Doğal boyamacılık; doğada bulunan taş, toprak, maden, bitki ve hayvanları kullanarak boyarmadde elde etmek ve bu boyarmaddelerin yün, pamuk, ipek gibi çeşitli lif ve kumaşları boyamak amacıyla uygulanan çok eski dönemlerden beri bilinen ve halen süregelen bir sanat dalıdır.
Uzun yıllar yapılmış olan doğal boyacılığın boyarmadde olarak hammaddesini sayıları sınırlı olan maden ve toprak, birkaç hayvan ve sayıları oldukça fazla olan bitkiler oluşturmaktadır.
Geçmişte göçler dolayısıyla boyacılık denemeleri kaybolmuş gibi görünse de Türkler boyacılıkla çok uzun yıllar uğraşmış ve bu sanatı uygulamışlardır. Osmanlılar zamanında Bursa, İstanbul, Edirne, Tokat, Kayseri, Konya gibi dokumacılığın geliştiği yörelerde bitkisel boyacılık çok gelişmiş ve uygulanmıştır.

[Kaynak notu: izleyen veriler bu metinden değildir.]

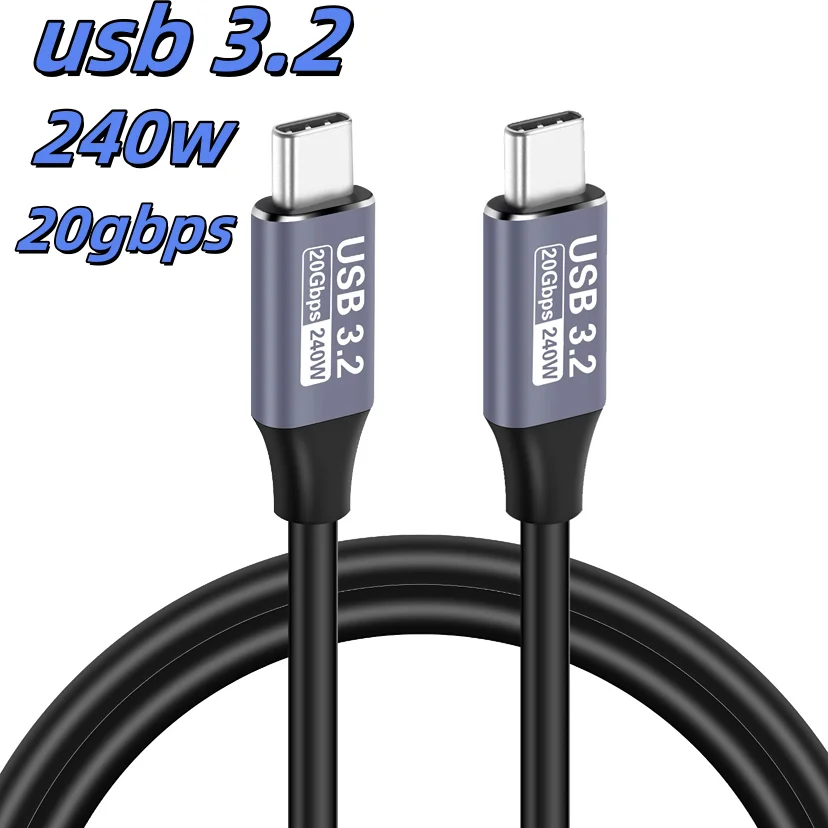 16K Thunderbolt 5 Kabel 80 Gbit/s Ultra High Speed USB-C auf USB 4.0 Voll ausgestattetes Kabel für MacBook Pro iPad Pro Laptop-Telefon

Bu önemli boyacılık merkezlerinden başka yöresel ihtiyaçları karşılamak amacıyla Anadolu’nun hemen her tarafında boyacılık yapılmış ve özel olarak boya bitkileri yetiştirilmiştir. Bazı yörelerimizde “Cehrilik”, “Boyalık” gibi yer adlarının bulunması da bu görüşü doğrulamaktadır (Arlı 1984).
Doğal boyalardan hayvansal gruba giren Koşnil (Coccus cacti) ve Kermes (Kermes ilicis) bir tür böcekten, purpur ise Purpur murex brandalis, Murex turunculus, Purpura haemostana gibi yumuşakçalardan elde edilmekteydi (Kayabaşı 1995).
Purpur ile ilgili olarak ilk Sümerler de II. Sargon döneminde mor purpur ve kırmızı purpurdan bahsedilmektedir. Ayrı ayrı kullanılmış olabileceği gibi, bu ikisi birlikte kullanılmış da olabilir diye söz edilmiştir (Karadağ 2006).
Doğal boyamacılıkta bitkisel boyarmaddeler, doğal yaşamda çok kolay bulunması, renk seçeneğinin zenginliği ve çeşitliliği yönünden de diğer hayvansal ve madensel boyarmaddelere göre daha çok tercih edilmiştir.